Wśród hałd świeżo wydobytego węgla kuca Showrat, w koszulce z podwiniętymi rękawami, w brudnych dżinsach i z niepewnym uśmiechem na śniadej twarzy. Drobna budowa ciała i figlarne spojrzenie sprawiają, że wygląda na nie więcej niż 14 lat. – Mam 16 – prostuje stanowczo chłopak, dyskretnie odwijając z palców ochronne opatrunki z zabrudzonej waty i gazy. Już od czterech lat zajmuje się kruszeniem węgla. Szkołę rzucił, by razem z czwórką starszego rodzeństwa, które także pracuje w składzie, pomóc matce i ojcu. Całe dnie spędzają teraz rozbijając młotem bryły węgla – niektóre wielkości ludzkiej głowy.

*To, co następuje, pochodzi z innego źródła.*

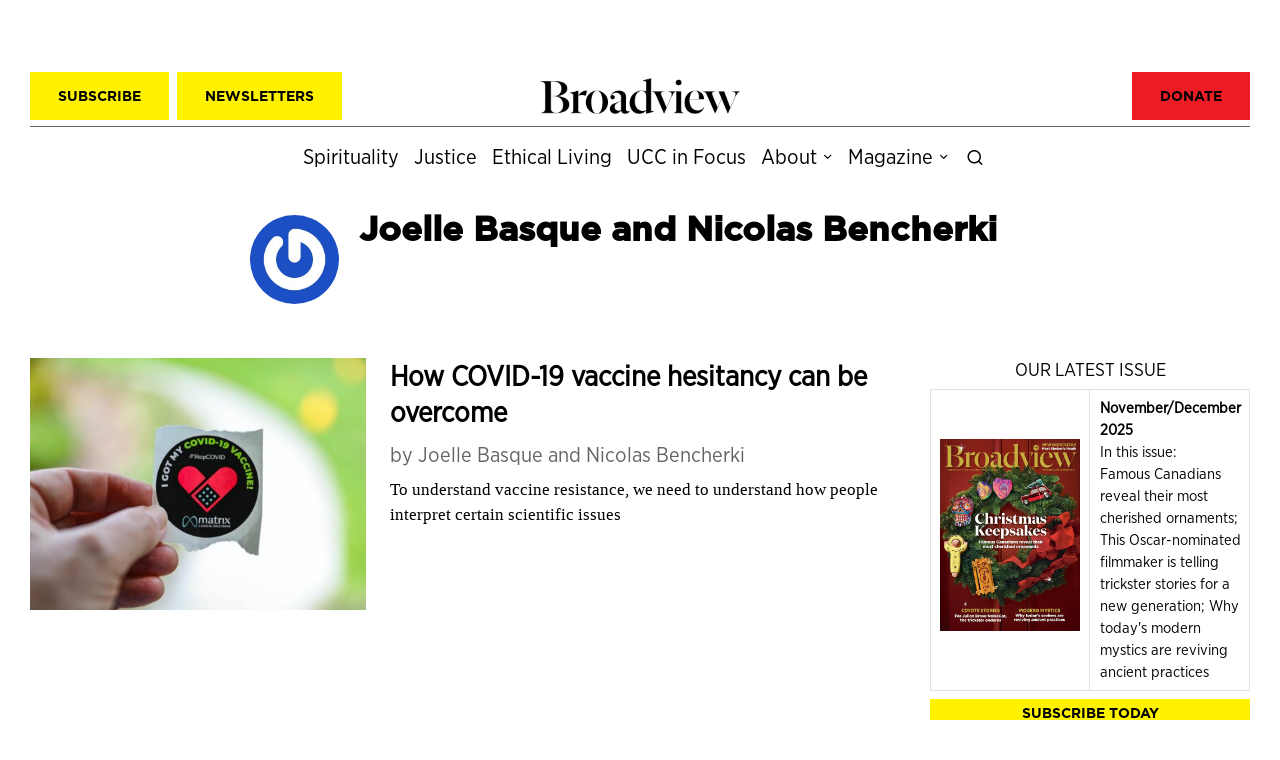

--- FILE ---
content_type: text/html; charset=utf-8
request_url: https://www.google.com/recaptcha/api2/aframe
body_size: 180
content:
<!DOCTYPE HTML><html><head><meta http-equiv="content-type" content="text/html; charset=UTF-8"></head><body><script nonce="rI7tlOvvdp1ap58JVMaRmg">/** Anti-fraud and anti-abuse applications only. See google.com/recaptcha */ try{var clients={'sodar':'https://pagead2.googlesyndication.com/pagead/sodar?'};window.addEventListener("message",function(a){try{if(a.source===window.parent){var b=JSON.parse(a.data);var c=clients[b['id']];if(c){var d=document.createElement('img');d.src=c+b['params']+'&rc='+(localStorage.getItem("rc::a")?sessionStorage.getItem("rc::b"):"");window.document.body.appendChild(d);sessionStorage.setItem("rc::e",parseInt(sessionStorage.getItem("rc::e")||0)+1);localStorage.setItem("rc::h",'1767519111094');}}}catch(b){}});window.parent.postMessage("_grecaptcha_ready", "*");}catch(b){}</script></body></html>

--- FILE ---
content_type: text/css
request_url: https://broadview.org/wp-content/themes/fox-child-theme/style.css?ver=1.1
body_size: 1043
content:
/*
Theme Name:     The Fox Child
Theme URI:      https://themeforest.net/item/the-fox-contemporary-magazine-theme-for-creators/11103012
Description:    Child theme for The Fox Theme
Author:         Your name here
Author URI:     https://themeforest.net/user/withemes/portfolio/
Template:       fox
Version:        1.0
Tags:           custom-menu, featured-images, theme-options, custom-colors, translation-ready, threaded-comments
License:        Themeforest Licence
License URI:    https://themeforest.net/licenses/standard
*/

/* Your CSS code goes here -------------------------------------- */
/* center ad units */
.code-block div, .dfw-unit { display: inline-grid; text-align: -webkit-center; padding-bottom: 1rem; padding-top: 1rem;}

/* category separator padding */
span.sep {padding: 0 0.5rem 0px .5rem;}

/* HP section links hover underline */
.home .post56__text h2 a:hover {text-decoration: underline;}

/* smaller fonts in sidebar dates */
.hassidebar .meta56__date {font-size: 0.7em;}

/* reduce top padding in sidebar circ buttons */
div#wi-button-12.widget.widget_button, div#wi-button-13.widget.widget_button, div#wi-button-14.widget.widget_button {padding-top:0;}
div#wi-button-12.widget.widget_button {margin-top:0;}

/* revert thumbnail size and text width in sidebar lists */
.blog56--widget--small .post56--list .thumbnail56 { width: 160px; }
.blog56--widget--small .post56--list .thumbnail56 + .post56__text { width: calc(100% - 160px); }

/* sidebar masthead font stylings */
#custom_html-2 .textwidget h3 {font-family: "Palatino"; font-weight: normal;}
#custom_html-2 .textwidget h4 {margin-bottom:0; font-weight: normal;}
.page h1.page56__title {font-family:"Independent";}


/* inner nav styling */
ul.inner-page-nav {display: -webkit-box; list-style-type: none; flex-wrap: wrap; display: flex; justify-content: center;}
ul.inner-page-nav li::after {content: "\2002|\2002";}
ul.inner-page-nav li:last-child::after {content: none;}

/* mag category hide blocks */
.category-magazine .terms56, .category-magazine .archive56__main {display: none;}
.category-magazine .titlebar56__main {width: auto;}

/* centered article bottom CTA */
#media_image-2.widget img {margin: 0 auto;   display: block;}

/* embedded gravity form styling */
.single-post .code-block .gform_wrapper .gfield, .single-post .code-block .gform_wrapper .ginput_container, .single-post .code-block .gform_wrapper .gfield_checkbox, .single-post .code-block .gform_wrapper .gfield_checkbox .gchoice, .single-post .code-block .gform_wrapper .gform-body {padding-bottom: 0; padding-top: 0; display:inline-block;}
.single-post .code-block .gform_wrapper .gfield_checkbox .gchoice {margin-right: 8px;}
.single-post .code-block .gfield--type-checkbox, .single-post .code-block .gfield_label {display: initial; margin: 0 auto; font-family: "Gotham Narrow";}
.single-post .code-block .gform_button {background: black; color: white;}
.single-post .code-block .gform_button:hover {background: red; color: white;}
.single-post .code-block .gform_wrapper .gform_footer .gform-button--width-full {width: 50%; margin: 0 auto;}
.single-post .code-block .gform_wrapper .gform_footer {padding: 0;}
/*.single-post .code-block*/ .gform_wrapper .gfield input {background: white; margin-left: 1rem; border: 1px solid black;  border-radius: 1em;}
.single-post .code-block .gform_wrapper  label {width:25%;}
.single-post .code-block .gform_wrapper .ginput_container {width: 45%}

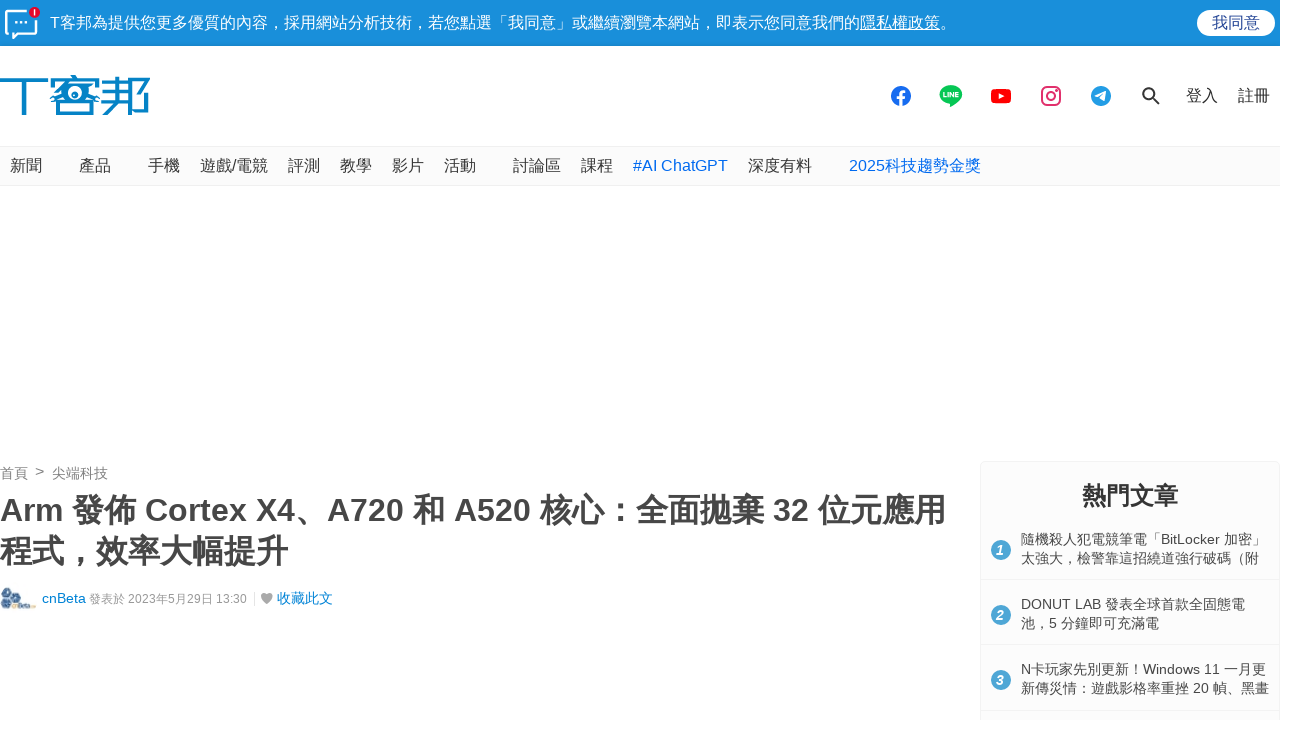

--- FILE ---
content_type: text/html; charset=utf-8
request_url: https://sync.aralego.com/idRequest?
body_size: 99
content:
{"uid":"cb3c4c4a-4511-3f62-a85a-7bf6bddff66a"}

--- FILE ---
content_type: text/html; charset=utf-8
request_url: https://www.google.com/recaptcha/api2/aframe
body_size: 267
content:
<!DOCTYPE HTML><html><head><meta http-equiv="content-type" content="text/html; charset=UTF-8"></head><body><script nonce="cRiY6zPrJ5unOtNHdZ12PQ">/** Anti-fraud and anti-abuse applications only. See google.com/recaptcha */ try{var clients={'sodar':'https://pagead2.googlesyndication.com/pagead/sodar?'};window.addEventListener("message",function(a){try{if(a.source===window.parent){var b=JSON.parse(a.data);var c=clients[b['id']];if(c){var d=document.createElement('img');d.src=c+b['params']+'&rc='+(localStorage.getItem("rc::a")?sessionStorage.getItem("rc::b"):"");window.document.body.appendChild(d);sessionStorage.setItem("rc::e",parseInt(sessionStorage.getItem("rc::e")||0)+1);localStorage.setItem("rc::h",'1769328361166');}}}catch(b){}});window.parent.postMessage("_grecaptcha_ready", "*");}catch(b){}</script></body></html>

--- FILE ---
content_type: application/javascript; charset=utf-8
request_url: https://fundingchoicesmessages.google.com/f/AGSKWxUqyL2kWjDtmYLNooP7Ev5nKpTk7zbwy1FW4LZbF9wdlTHXPAhP-OTdvzZzBZ2e2G5iifnTKhiomRNFcYpEu4u2Kpcv833vfxzm82_zrV_Py7ZSg-BYhQegvyf1pGvlhQyNB38ZVCpnn9tTHxUKu1XTci6qrYvRkBNWvn3LFa47zih-xyln3YxO4jTB/_/adss.asp/ads-skyscraper./game-ads._ads/js//textad1.
body_size: -1288
content:
window['fe16346f-975b-4adb-aae6-a4e0472c4b91'] = true;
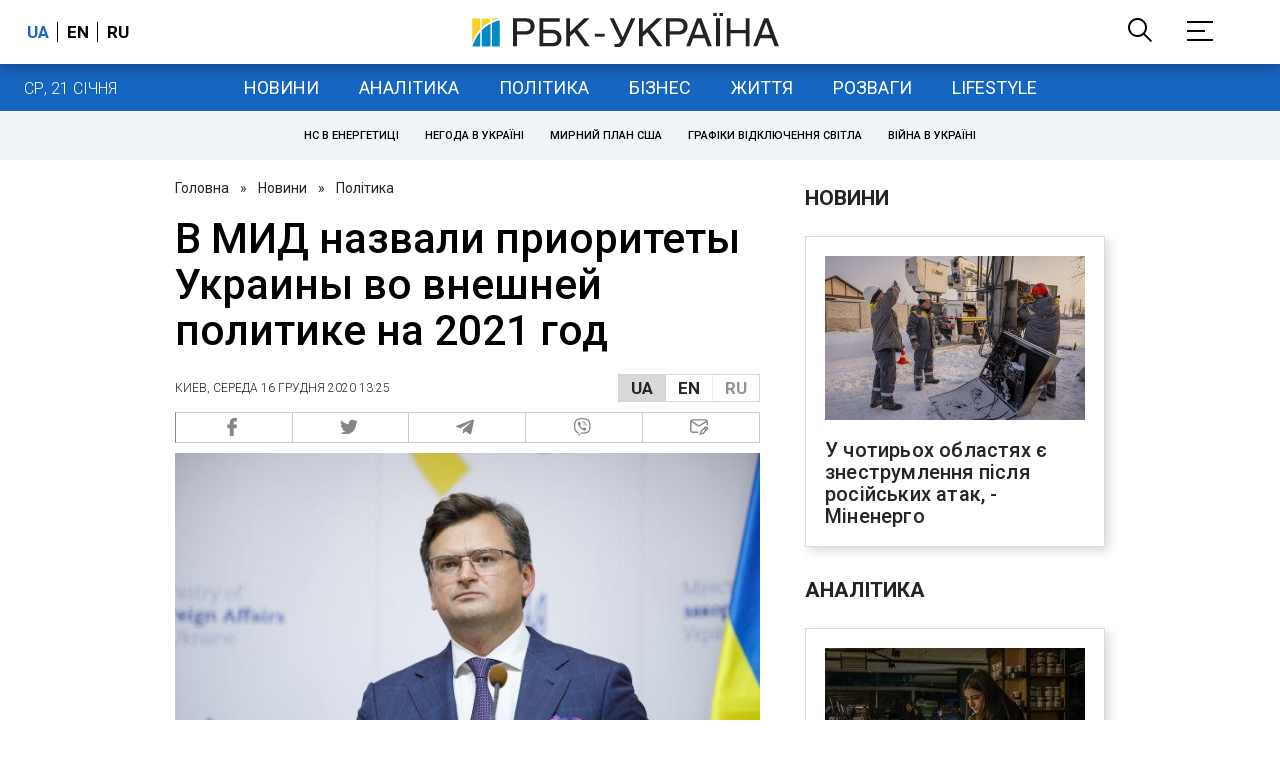

--- FILE ---
content_type: application/javascript; charset=utf-8
request_url: https://fundingchoicesmessages.google.com/f/AGSKWxUq9lqqOvwuXtv0ylyhzAwFRugPr-3yPyTwp852cHDC5dD_QDCEd8BkYshsFe_jCWa7oRLjwvcgd7lFDtxuNOUykUC5p8ZtNAL6yU-rqxGTjTIBjrqer-HKKgjSn6XBIjUK3Hh8kr72AMefGVFi-jxoZ_-FRzYU3sZwX72CFB4R6hx6GpIpvEwybw==/_/728-90._650x80_/posts_ad./title_ad._ads2.
body_size: -1290
content:
window['4015f8c1-4e9e-4ba9-9c64-f6edf6d23008'] = true;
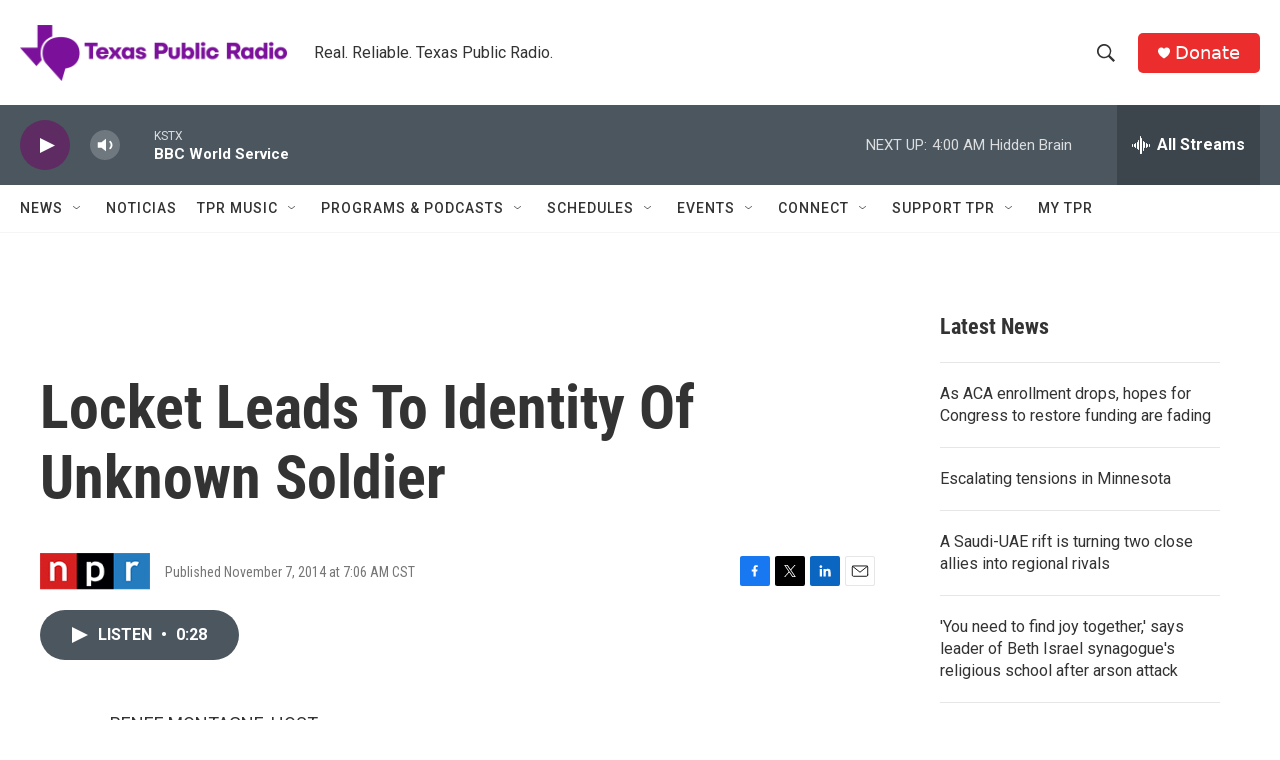

--- FILE ---
content_type: text/html; charset=utf-8
request_url: https://www.google.com/recaptcha/api2/aframe
body_size: 268
content:
<!DOCTYPE HTML><html><head><meta http-equiv="content-type" content="text/html; charset=UTF-8"></head><body><script nonce="CfTbSK2V074sqZBLtMpVog">/** Anti-fraud and anti-abuse applications only. See google.com/recaptcha */ try{var clients={'sodar':'https://pagead2.googlesyndication.com/pagead/sodar?'};window.addEventListener("message",function(a){try{if(a.source===window.parent){var b=JSON.parse(a.data);var c=clients[b['id']];if(c){var d=document.createElement('img');d.src=c+b['params']+'&rc='+(localStorage.getItem("rc::a")?sessionStorage.getItem("rc::b"):"");window.document.body.appendChild(d);sessionStorage.setItem("rc::e",parseInt(sessionStorage.getItem("rc::e")||0)+1);localStorage.setItem("rc::h",'1768727694569');}}}catch(b){}});window.parent.postMessage("_grecaptcha_ready", "*");}catch(b){}</script></body></html>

Do domu Showrat wraca wieczorem z 300–400 rupiami w kieszeni (to tyle co 4,60–6,10 euro). Mówi, że lubi grać w kości – czasem dla zabawy, czasem na pieniądze. Podobnie jak znakomita większość robotników pracujących w 5 tys. okolicznych kopalni, mieszka w jednej z licznych wiosek na wzgórzach. Nie chce podać jej nazwy, aby nie ujawnić zbyt wielu informacji obcemu, na którego i tak podejrzliwie zerkają już nie tylko pozostali pracownicy, ale też zarządcy. Jego imię wskazuje jednak, że rodzina chłopaka może pochodzić z sąsiedniego Bangladeszu.
W stukocie i pyle
Shillong, stolicę stanu Meghalaya, od samego serca węglowego zagłębia Jaintia Hills dzieli nerwowa, czterogodzinna podróż, momentami przyprawiająca o mdłości. Taksówkarz miota przekleństwa w kierunku kolumny ciężarowych samochodów blokujących pas autostrady. Każda z jaskrawo pomalowanych ciężarówek wiezie węgiel – bogactwo Meghalayi, które z właścicieli kopalni robi krorepati, indyjskich milionerów.